MASTOPLASTICA ADDITIVA E LA PRIMA VISITA


Un momento particolarmente importante per chi decide di sottoporsi a un intervento di mastoplastica additiva è la prima visita con il chirurgo. Non si tratta infatti solo di una visita di controllo per stabilire l’idoneità fisica della paziente all’operazione, ma è soprattutto un incontro conoscitivo per entrambi.

Da una parte il chirurgo ha modo di comprendere i motivi che l’hanno portata a compiere la scelta di cambiare seno e dall’altra la paziente di esporre i dubbi e le attese rispetto alla mastoplastica. Si tratta di un momento importante della visita che permetterà al paziente di costruire un rapporto di fiducia col medico e sentirsi assolutamente sicuro nelle mani del chirurgo scelto.

Alla fase di conoscenza, segue poi la visita più strettamente “estetica”.

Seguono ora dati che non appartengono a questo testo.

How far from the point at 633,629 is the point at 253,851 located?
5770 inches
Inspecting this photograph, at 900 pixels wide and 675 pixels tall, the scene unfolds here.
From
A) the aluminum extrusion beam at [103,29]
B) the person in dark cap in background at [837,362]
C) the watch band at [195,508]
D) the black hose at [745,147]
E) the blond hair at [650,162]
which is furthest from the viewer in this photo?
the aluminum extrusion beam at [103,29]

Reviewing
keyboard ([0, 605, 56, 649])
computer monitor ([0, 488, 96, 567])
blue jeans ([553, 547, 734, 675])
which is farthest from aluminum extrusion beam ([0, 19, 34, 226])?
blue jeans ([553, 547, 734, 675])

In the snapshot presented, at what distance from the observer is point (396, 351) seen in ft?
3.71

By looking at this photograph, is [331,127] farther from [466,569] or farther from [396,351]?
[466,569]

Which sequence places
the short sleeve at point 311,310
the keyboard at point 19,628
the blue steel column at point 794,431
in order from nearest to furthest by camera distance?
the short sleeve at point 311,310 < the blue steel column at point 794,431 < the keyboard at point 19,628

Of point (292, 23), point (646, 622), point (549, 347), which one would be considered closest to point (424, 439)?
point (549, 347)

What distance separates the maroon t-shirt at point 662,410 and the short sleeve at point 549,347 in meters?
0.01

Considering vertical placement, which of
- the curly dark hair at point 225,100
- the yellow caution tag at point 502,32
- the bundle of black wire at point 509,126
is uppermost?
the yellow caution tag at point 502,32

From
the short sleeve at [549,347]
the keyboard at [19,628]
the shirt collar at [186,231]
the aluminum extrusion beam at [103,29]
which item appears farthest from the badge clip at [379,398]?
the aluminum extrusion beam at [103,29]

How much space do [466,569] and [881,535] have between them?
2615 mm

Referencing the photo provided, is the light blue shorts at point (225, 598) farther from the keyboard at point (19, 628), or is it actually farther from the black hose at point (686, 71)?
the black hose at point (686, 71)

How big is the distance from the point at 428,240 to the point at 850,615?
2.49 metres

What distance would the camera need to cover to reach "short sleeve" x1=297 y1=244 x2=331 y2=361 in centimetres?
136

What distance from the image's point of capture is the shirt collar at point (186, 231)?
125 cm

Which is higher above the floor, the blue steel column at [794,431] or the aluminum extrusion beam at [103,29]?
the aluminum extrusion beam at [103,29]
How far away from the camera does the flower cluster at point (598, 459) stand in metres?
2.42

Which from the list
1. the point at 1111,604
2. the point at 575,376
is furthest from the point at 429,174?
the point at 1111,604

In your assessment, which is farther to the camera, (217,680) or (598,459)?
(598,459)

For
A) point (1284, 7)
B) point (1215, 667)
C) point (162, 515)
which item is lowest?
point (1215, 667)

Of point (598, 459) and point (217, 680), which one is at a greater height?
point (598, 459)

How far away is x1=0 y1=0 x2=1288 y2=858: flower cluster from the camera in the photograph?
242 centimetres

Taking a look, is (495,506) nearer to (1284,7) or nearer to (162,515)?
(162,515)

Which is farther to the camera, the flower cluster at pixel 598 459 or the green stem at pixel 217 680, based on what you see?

Il medico esegue un’accurata anamnesi delle condizioni fisiche della paziente con particolare attenzione riservata all’inestetismo mammario. Il chirurgo dovrà infatti valutare una serie di elementi importanti del seno: la sua elasticità, il grado di ipoplasia e/o asimmetria mammaria ed eseguirà inoltre misurazioni del corpo (quali proporzioni tra spalle e fianchi).

Solo in questo modo, il medico potrà stabilire quale tipologia di tecnica chirurgica adottare e quali protesi inserire per ottenere un risultato armonico e proporzionato alla corporatura e soprattutto alle aspettative della paziente.

Per l’operazione di mastoplastica additiva si distinguono infatti diversi tipi di impianto mammario variabili per misura e forma (a goccia o tonde). Allo stesso modo sussistono diverse procedure chirurgiche per l’inserimento e l’alloggiamento della protesi quali: tecnica retroghiandolare, retromuscolare e dual plane.

Una volta stabiliti i vari aspetti, il chirurgo illustra alla paziente in che modo si procederà per la mastoplastica additiva, quali saranno i tempi operatori e di degenza, quali le medicazioni e i risultati.

Infine, in sede di visita, il medico indicherà quali esami diagnostici eseguire prima di poter procedere all’intervento. Si tratta di analisi e controlli pre-operatori di routine necessari per valutare lo stato di salute del seno e della paziente. In particolare tra gli esami troviamo l’ecografia mammaria o mammografia per escludere eventuali patologie a carico delle mammelle.